Similarly, the Wargear chapter is a dreadful mess, and its tables seem largely inconsistent with the Wargear tables in the core rulebook; even weapons like the Warlock's and Farseer's Witchblade inexplicably show different stats from their listings in the core book. If Cubicle 7 has had a genuine change of heart about how efficacious a given Aeldari weapon should be, fine. But indicate that explicitly; otherwise, the discrepancy just looks like shoddy editing, which is what I very much fear it to be.
The problem with such manifold mistakes is that, as with cockroaches spotted in a restaurant kitchen, one immediately begins to worry about all the bugs one can't see. I am hesitant to use much of this book in a campaign at present for the simple reason that I suspect much of its rules crunch as expressed in numbers and keywords is flatly incorrect.

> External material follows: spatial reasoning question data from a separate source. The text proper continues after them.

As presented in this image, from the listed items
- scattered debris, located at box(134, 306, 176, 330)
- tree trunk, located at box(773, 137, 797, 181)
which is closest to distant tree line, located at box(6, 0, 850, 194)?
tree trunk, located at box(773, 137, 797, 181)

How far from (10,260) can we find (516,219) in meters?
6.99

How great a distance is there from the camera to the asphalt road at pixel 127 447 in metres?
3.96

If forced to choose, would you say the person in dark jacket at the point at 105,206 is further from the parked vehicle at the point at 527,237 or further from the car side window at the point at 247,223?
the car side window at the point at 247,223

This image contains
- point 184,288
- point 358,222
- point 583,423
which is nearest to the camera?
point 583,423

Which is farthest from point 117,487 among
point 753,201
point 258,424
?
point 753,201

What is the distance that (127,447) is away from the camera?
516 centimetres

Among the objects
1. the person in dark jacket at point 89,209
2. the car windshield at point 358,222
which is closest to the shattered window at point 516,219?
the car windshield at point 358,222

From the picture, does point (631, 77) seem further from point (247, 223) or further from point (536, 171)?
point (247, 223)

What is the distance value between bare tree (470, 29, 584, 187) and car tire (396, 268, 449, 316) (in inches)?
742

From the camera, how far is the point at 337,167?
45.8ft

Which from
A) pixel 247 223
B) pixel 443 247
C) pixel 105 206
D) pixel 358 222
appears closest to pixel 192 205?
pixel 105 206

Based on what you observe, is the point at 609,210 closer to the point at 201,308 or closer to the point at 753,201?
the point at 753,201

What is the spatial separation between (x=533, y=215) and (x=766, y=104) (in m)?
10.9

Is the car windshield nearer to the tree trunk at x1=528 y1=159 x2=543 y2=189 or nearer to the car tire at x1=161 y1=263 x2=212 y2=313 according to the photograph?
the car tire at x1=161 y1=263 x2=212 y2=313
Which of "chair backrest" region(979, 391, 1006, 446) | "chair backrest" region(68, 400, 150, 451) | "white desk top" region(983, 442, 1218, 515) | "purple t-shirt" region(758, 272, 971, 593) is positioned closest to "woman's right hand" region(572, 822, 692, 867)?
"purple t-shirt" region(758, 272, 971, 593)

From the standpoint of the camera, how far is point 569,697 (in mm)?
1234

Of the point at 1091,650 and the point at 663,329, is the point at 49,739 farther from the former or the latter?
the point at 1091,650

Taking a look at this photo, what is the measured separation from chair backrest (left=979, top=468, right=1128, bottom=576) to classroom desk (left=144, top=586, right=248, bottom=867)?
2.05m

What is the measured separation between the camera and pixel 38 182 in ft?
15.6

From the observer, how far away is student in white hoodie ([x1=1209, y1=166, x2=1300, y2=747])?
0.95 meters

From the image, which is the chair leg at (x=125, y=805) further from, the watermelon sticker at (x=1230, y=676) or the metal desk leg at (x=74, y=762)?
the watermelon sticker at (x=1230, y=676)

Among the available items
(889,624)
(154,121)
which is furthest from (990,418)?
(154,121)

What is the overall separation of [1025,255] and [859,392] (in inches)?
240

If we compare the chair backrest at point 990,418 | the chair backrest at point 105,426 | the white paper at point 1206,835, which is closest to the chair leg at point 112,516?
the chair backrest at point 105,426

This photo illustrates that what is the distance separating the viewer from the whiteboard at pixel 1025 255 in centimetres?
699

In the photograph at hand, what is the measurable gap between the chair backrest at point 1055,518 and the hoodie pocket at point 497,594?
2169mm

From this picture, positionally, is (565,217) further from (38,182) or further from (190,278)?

The shame of it all is that, if these mistakes weren't so abundant, this would be a wonderful resource for players and GMs who want to run Eldar characters and campaigns. Inheritance of Embers has just about everything you're looking for if you're an Aeldari fanatic like me—Craftworld, Corsair, Drukhari, and Harlequin archetypes; new weapons and equipment; new psyker powers; new talents; information on the Ynarri; tips for playing these enigmatic aliens; gorgeous (if largely recycled) art; a compelling setting in the Ul-Khari craftworld, which is rich with conflict and juicy plot hooks; a bestiary.... There's a lot here to like, it's true.
But is the book usable at present? Well, sort of. Until the dozens of errata we early adopters have submitted are incorporated into the PDF (along with, ideally, another serious editing pass from C7 staffers themselves), be prepared to make nigh-constant judgment calls about which data in the book to keep and which to dump or revise. And after a while, one wonders why one has paid for a book that one can only use after a generous allotment of homebrew-style tinkering. Fan-written versions of most of the archetypes exist on the internet; at this point, why not just use those instead? Even if that content needs tweaking too, it's free.
If Cubicle 7 wants to charge money for a book that roleplayers can safely regard as both useful and definitive, they simply have to do better than this. I didn't want to be disappointed, and I do still love much of what's in the book, but I'd advise you to wait before buying. As of this writing, the PDF has not been updated since it was released on DriveThruRPG on 11/1/2024 (or 1/11/2024 for us Yanks). I would definitely hold off before handing over your hard-earned money.